Item 3 - Interest in Securities of the Reporting Issuer
Before and after entering into the Confirmation, the Acquiror continues to beneficially own, and have control and direction over, 133,815,727 Shares representing approximately 64.8% of the Issuer's issued and outstanding Shares (based upon 206,561,506 Shares outstanding as of November 4, 2025 as disclosed in the Issuer's management's discussion & analysis of financial condition and results of operations for three and ninth months ended September 30, 2025).

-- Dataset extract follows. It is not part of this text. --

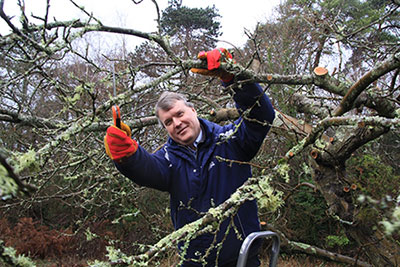 A picture of Councillor Woodward pruning an apple tree.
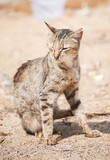 Portrait of dirty stray feral cat outdoors. poster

Pursuant to the terms of the Confirmation, upon the settlement of the Confirmation, the Acquiror will dispose of up to 2,772,500 Shares, representing approximately 1.3% of the Issuer's issued and outstanding Shares.

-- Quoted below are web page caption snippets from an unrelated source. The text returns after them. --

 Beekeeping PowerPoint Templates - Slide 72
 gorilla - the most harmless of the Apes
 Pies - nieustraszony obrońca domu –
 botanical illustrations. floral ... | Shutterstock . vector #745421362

Item 4 - Item 4 – Consideration Paid
Not applicable. See Item 2.
Item 5 - Purpose of the Transaction
Pursuant to the terms of the Confirmation, upon settlement of the Confirmation, the Acquiror will dispose of up to 2,772,500 Shares, representing approximately 1.3% of the Issuer's issued and outstanding Shares.
As of the date of this press release, the Acquiror does not have any specific current plan or future intention to acquire or dispose of securities of the Issuer, except as disclosed above. The Acquiror may or may not purchase or sell securities of the Issuer in the future on the open market or in private transactions in the ordinary course, and may or may not adopt an automatic trading plan for such purpose, depending on market conditions and other factors material to the Acquiror's investment decision.
As of the date of this Current Report, the Acquiror does not have any specific current plan or future intention to participate in a transaction or other material change relating to the Issuer, but may decide to do so in the event that a firm proposal for a transaction or other material change is advanced by the Issuer, or any other party, on terms satisfactory to the Acquiror.
Item 8 – Exemption
Not applicable.
SOURCE ELLIOTT INVESTMENT MANAGEMENT L.P.